Having read the entire Asterix series, I have been on the lookout for other works by Goscinny & Uderzo.
Save for Oumpah-Pah which was translated to English in the late Seventies, none of their other works have been available in English.
I wrote to Hachette, requesting to publish Luc Junior and Jehan Pistolet in English.
I received a reply saying that talks are going on with regard to the English translations and new translations of Oumpah-Pah should appear, along with the first-time publication of Luc Junior and Jehan Pistolet.
Hope Moulinsart will follow this news, and agree to the publication of Totor, Mr. Mops and Mr. Bellum in English.
I also hope that Peppy and Virginny in Lapinoland will eventually be released. Touch wood.
#2 · Posted: 13 May 2015 04:09
Another update I got today:
"We are currently discussing with a UK publisher to get an English version of Oumpah Pah and Jehan Pistolet.
We should get a clear picture of the editorial plan in 2016.
With kind regards,

Hmmm... Looks like there is a bright future for classic Franco-Belgian translations.
#3 · Posted: 27 May 2017 14:55
Sad news. just got a message from Hachette- Livre. They have shelved the idea of translating Jehan Pistolet and Luc Junior to English.
deeply disappointed.
#4 · Posted: 29 May 2017 02:10
Aw, that's a shame. I've never heard of Oumpah-pah and the others though, can somebody tell me what it's about?
#5 · Posted: 29 May 2017 10:43
"Oumpah-Pah" is the adventures of a Native American Indian in the early 18th century during the French colonisation of America. He befriends a young French aristocrat, the Marquis de la Pâte Feuilletée (Marquess of Puff Pastry) whom Oumpah-Pah calls "Double-Scalp" due to the fact that he has two layers of hair: his normal hair and a wig.

"Jehan Pistolet" is also set in the 18th century and is about a buccaneer who serves the French King.

"Luc Junior" is set in more modern times (that is the 1950s when it was first published) and are about a young Tintin-like reporter accompanied by a dog (in this case a dalmatian).

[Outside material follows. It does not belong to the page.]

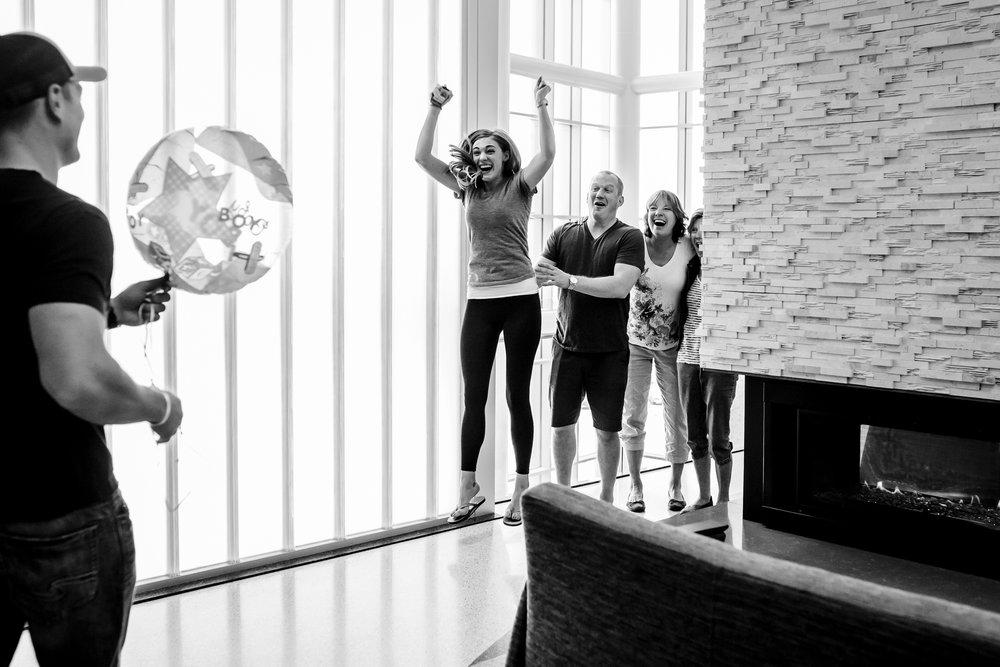 Excited-family-jumps-for-joy-hospital-birth-ann-arbor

I have only read the first two stories of "Oumpah-Pah". It is a bit slow-paced but otherwise has plenty of good humour. What little I have seen of "Jehan Pistolet" and "Luc Junior" also indicate that they are well worth reading.

If marketed as "By the Creators of Asterix" then they might be successful.
#6 · Posted: 31 May 2017 02:34
Oumpah- Pah was translated to English way back in the Seventies by Nicholas Fry. He was rechristened Ompa- Pa. The albums are worth reading and re-reading. We can find the traces of humor, play with words, and play with history in these works- as like in their more famous successor Asterix.
#7 · Posted: 31 May 2017 09:53
Oumpah- Pah was translated to English way back in the Seventies by Nicholas Fry.

Not just Nicholas Fry but Anthea Bell too, the latter an acclaimed translator still working today, and famous for her association with the works of Goscinny and Uderzo through the Asterix series.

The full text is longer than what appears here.